On old printed manuscripts the characters for F and for S are very similar, almost interchangeable on some. I remember that there is an explanation for this but I can’t remember what it is. Cecil did a column on this at some point IIRC but it’s difficult to look for since F and S are too short to use as search terms.
Cecil says in the article “[T]he long/medial s was supposed to be used in the middle of a word, while the terminal s was used to finish one off. … The two versions were phonetically equivalent and derived from the same Roman letterform. Why folks figured they needed two varieties when they could have scraped by with one is beyond me …”
Wouldn’t this have derived from the Greek sigma, which also has two forms. The terminal sigma looks kind of like our terminal s, and the medial/initial sigma has a “nubbin” like the long/medial s.
The letters are different. When I took German, 1954-57, all our reading materials were in fraktur (the old type often mistakenly called Gothic) and I had to learn to read it. The medial s is not crossed like the f; otherwise the letter shapes were identical.
Was it used in Latin? If so, then maybe they got it from Greek. If not, then it was probably their own invention.
It is not uncommon for letters in other alphabets to have a distinct final form. Hebrew has several letters that do. I have read that in Arabic, letters can have up to four different forms: initial, medial, final, and stand-alone. Even we, when handwriting use different forms of letters depending on the context. The r in or is distinctly different from the one in ar.
Remember that handwriting came first and the more people wrote, the more they tended to find variant forms that were easy to write as well as easy to read.

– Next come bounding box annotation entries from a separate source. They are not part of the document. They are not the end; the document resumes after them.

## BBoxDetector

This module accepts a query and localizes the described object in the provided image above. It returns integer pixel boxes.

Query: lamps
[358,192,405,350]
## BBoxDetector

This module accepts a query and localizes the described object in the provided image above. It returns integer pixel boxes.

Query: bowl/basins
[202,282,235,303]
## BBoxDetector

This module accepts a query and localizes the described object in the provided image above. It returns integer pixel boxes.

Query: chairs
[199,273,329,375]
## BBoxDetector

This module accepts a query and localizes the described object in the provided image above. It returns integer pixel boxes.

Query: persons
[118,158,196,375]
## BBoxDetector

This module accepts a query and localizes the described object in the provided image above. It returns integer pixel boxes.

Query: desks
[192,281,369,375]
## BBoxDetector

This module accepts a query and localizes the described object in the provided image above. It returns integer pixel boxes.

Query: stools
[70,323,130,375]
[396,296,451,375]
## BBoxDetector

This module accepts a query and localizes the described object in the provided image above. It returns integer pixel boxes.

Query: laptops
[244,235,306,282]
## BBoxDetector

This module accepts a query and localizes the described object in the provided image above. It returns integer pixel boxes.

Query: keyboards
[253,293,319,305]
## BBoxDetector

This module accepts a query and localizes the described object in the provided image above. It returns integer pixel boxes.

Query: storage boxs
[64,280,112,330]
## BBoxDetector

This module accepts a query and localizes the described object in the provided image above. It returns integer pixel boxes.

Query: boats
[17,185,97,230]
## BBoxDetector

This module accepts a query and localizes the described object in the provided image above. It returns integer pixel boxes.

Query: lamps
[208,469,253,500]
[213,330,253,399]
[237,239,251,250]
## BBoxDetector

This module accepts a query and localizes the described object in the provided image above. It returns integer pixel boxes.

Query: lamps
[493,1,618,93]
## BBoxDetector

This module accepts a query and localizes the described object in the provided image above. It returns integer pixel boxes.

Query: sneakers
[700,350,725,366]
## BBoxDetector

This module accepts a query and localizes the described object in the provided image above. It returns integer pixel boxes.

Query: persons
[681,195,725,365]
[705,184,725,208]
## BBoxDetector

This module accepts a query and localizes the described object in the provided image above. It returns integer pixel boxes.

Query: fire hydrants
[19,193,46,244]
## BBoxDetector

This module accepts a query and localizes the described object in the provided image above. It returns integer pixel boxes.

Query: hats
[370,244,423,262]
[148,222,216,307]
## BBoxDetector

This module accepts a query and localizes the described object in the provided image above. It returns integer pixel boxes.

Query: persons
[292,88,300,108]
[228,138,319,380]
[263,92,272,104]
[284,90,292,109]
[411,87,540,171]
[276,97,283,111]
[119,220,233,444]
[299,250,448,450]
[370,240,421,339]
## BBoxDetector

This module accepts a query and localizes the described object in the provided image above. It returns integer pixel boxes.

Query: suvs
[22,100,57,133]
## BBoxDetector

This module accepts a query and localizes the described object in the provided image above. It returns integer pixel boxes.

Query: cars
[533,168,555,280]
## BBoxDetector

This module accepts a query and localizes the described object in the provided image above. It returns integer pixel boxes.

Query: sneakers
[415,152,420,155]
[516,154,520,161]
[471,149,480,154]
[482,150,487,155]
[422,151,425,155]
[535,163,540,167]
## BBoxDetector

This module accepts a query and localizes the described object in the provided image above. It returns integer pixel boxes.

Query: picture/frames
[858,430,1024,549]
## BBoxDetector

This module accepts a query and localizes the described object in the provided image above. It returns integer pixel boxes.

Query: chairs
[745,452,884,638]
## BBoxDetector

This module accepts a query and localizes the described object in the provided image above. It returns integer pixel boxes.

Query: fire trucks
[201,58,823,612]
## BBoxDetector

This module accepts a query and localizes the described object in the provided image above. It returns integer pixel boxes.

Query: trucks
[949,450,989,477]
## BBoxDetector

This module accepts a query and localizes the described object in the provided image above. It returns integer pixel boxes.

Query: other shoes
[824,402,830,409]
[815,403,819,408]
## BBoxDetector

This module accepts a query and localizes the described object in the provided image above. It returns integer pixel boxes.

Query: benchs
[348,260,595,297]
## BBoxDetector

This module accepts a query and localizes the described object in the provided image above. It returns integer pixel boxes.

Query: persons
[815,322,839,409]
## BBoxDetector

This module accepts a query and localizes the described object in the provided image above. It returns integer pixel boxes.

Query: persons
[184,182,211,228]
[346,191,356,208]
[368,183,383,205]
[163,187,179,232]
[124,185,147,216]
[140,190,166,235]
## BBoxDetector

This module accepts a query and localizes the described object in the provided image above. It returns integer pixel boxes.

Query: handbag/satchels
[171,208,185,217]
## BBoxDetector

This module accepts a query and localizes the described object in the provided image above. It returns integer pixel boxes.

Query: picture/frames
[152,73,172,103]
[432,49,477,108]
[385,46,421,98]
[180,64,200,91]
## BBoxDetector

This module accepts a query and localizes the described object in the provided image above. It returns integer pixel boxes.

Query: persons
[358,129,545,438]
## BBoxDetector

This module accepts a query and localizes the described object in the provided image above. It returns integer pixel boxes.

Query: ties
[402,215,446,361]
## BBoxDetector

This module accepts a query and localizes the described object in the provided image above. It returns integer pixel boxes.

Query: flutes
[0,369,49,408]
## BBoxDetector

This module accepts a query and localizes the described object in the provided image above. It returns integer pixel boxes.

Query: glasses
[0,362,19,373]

They weren’t so interested in lock-step standardization.
Quite possibly the latter. Many ancient languages didn’t put spaces or punctuation between words. (Some modern ones still don’t.) Having separate word-initial and word-final letterforms would overcome any resulting ambiguity.
I have an old copy of Shakespeare’s plays and yep, he is “Shakfpeare” in that edition (the first “e” we expect was not used in this version’s spelling…)
The fact that the long f, barely crossed, often looks more like an l, caused me to misread an old gravestone once as ‘here lies Mary Jones. Her husband and four children are suffering great lols.’
Wasn’t “s” also used for the second of two ‘s’ type letters together, medially? So for example a court document might mention “witneſses”. Or am I confusing this with German Fraktur usage?